__Exercise__: Beginning with the line containing "Looking at the image, of" and ending with the last line, repeat the records exactly.

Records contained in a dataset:

····················

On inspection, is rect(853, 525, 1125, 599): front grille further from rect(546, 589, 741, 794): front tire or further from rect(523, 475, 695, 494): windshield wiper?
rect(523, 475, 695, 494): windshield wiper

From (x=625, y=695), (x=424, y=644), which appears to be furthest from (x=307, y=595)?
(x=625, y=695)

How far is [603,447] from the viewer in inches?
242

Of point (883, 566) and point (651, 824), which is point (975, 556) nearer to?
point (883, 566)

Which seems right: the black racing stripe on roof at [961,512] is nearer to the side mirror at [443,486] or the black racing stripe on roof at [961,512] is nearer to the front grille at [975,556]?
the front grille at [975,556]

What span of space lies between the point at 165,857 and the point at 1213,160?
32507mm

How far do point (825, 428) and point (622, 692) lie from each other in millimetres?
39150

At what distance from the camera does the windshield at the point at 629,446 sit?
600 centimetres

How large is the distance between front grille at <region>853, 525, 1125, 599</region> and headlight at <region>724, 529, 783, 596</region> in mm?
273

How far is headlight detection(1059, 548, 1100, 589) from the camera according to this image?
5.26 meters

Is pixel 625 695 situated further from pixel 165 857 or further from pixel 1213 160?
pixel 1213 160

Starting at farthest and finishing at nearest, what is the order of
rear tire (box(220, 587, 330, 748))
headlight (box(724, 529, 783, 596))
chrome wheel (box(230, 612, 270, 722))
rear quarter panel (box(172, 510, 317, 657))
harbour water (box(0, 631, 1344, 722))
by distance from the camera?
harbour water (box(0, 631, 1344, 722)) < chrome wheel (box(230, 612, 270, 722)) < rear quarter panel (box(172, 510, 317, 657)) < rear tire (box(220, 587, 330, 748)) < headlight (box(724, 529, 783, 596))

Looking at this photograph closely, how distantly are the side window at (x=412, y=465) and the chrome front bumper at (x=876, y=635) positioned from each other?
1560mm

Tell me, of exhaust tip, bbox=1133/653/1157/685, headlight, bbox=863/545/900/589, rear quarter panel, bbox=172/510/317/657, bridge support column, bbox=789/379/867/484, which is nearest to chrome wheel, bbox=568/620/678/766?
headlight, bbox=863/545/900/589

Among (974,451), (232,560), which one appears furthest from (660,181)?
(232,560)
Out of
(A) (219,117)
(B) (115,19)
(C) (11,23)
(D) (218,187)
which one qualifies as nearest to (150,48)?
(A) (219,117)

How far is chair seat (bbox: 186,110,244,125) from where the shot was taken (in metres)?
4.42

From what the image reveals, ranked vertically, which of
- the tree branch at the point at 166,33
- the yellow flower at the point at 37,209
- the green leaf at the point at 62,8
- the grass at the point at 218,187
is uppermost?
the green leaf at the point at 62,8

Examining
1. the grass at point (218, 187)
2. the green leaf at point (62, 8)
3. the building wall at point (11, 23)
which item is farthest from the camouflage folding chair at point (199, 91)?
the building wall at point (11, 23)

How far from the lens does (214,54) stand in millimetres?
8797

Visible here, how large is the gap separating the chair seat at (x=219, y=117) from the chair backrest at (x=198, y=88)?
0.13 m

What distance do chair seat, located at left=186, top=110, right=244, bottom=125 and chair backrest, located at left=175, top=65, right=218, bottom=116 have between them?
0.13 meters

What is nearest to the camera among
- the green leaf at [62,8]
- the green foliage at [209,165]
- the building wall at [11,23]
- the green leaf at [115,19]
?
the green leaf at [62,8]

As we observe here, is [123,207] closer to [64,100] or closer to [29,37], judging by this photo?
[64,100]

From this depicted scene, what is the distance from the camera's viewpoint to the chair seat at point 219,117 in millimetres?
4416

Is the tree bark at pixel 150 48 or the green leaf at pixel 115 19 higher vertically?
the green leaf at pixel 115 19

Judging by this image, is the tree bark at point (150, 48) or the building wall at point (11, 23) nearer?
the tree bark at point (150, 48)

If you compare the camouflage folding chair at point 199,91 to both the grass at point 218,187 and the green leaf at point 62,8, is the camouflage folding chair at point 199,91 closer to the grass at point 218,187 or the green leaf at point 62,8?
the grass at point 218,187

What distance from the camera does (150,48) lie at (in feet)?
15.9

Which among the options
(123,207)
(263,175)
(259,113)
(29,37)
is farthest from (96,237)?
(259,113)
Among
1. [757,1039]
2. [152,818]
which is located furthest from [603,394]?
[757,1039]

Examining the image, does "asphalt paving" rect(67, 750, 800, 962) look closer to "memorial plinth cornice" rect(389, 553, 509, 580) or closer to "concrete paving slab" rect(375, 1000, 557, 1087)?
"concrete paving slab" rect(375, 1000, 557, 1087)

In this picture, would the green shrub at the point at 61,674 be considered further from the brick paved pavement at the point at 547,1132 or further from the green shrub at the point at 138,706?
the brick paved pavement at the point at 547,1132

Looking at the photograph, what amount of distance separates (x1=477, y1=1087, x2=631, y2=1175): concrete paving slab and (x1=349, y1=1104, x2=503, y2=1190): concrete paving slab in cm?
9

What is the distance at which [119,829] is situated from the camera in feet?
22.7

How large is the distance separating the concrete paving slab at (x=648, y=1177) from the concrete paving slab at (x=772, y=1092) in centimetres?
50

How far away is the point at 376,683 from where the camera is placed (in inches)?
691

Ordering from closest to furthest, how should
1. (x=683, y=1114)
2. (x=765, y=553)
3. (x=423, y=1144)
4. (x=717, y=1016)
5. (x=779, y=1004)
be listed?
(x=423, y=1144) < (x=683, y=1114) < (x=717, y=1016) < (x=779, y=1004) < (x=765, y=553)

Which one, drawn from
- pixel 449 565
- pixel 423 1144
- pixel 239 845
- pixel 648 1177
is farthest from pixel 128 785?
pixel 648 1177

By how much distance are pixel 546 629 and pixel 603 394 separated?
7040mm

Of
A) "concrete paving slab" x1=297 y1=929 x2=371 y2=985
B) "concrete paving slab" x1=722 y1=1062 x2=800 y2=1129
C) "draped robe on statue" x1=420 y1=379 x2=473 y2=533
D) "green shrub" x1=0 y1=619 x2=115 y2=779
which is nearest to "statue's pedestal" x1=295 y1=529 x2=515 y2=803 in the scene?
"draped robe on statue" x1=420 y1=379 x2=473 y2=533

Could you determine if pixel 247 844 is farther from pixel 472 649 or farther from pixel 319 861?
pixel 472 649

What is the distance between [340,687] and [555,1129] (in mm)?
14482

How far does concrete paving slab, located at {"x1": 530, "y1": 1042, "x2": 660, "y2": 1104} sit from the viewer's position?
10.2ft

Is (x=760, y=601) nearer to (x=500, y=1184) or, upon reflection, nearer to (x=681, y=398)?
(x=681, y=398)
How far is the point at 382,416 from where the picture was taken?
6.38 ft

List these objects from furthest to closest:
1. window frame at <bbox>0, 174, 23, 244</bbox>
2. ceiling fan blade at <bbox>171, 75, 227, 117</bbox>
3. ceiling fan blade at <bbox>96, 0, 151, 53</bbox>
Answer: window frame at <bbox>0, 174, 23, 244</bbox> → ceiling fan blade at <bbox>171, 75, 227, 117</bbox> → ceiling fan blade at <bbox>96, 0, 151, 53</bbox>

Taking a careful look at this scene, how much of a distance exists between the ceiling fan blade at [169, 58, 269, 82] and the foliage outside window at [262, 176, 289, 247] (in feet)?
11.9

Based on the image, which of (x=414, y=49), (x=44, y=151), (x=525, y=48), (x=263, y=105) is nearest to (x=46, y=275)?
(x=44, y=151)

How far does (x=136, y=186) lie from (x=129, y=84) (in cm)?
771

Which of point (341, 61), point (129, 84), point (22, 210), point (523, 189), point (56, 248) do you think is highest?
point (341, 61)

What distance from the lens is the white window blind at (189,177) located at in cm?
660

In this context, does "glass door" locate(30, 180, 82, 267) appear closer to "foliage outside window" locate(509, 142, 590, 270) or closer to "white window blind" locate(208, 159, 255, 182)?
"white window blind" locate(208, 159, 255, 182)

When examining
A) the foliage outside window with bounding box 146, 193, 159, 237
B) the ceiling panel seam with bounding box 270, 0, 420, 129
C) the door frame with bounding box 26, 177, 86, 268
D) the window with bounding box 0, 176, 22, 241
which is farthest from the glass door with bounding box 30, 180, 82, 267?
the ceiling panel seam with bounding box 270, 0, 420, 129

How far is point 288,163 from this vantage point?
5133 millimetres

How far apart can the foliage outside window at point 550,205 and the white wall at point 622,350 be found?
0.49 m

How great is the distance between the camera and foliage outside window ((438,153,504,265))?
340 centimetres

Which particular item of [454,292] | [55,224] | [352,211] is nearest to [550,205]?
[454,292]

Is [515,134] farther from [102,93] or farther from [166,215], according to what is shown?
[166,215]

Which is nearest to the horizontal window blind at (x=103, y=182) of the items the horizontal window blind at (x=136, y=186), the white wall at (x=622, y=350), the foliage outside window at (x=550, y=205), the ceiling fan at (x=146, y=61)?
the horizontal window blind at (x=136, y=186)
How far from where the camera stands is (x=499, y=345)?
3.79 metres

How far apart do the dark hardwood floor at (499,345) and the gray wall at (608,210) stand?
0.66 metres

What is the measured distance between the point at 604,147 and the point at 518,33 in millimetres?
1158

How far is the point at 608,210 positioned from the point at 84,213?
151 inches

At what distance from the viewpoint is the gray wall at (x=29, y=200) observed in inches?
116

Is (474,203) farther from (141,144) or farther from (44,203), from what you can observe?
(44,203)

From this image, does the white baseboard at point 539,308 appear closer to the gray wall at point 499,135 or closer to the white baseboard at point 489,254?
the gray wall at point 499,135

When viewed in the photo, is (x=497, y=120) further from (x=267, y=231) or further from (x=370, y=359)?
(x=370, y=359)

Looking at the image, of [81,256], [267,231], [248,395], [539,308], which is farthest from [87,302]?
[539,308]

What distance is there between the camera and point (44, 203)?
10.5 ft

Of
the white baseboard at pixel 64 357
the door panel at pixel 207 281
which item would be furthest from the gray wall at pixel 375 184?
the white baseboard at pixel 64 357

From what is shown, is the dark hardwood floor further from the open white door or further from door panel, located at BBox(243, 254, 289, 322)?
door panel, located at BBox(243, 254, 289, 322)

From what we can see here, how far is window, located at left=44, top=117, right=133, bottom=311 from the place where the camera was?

····················

__Task solution__:
Looking at the image, of [81,256], [267,231], [248,395], [539,308], which is farthest from [87,302]?
[539,308]

What distance is there between the camera and point (44, 203)?
10.5 ft

Of
the white baseboard at pixel 64 357
the door panel at pixel 207 281
which item would be furthest from the gray wall at pixel 375 184?
the white baseboard at pixel 64 357

From what is shown, is the dark hardwood floor further from the open white door or further from door panel, located at BBox(243, 254, 289, 322)?
door panel, located at BBox(243, 254, 289, 322)

From what we can see here, how far is window, located at left=44, top=117, right=133, bottom=311 from the place where the camera was?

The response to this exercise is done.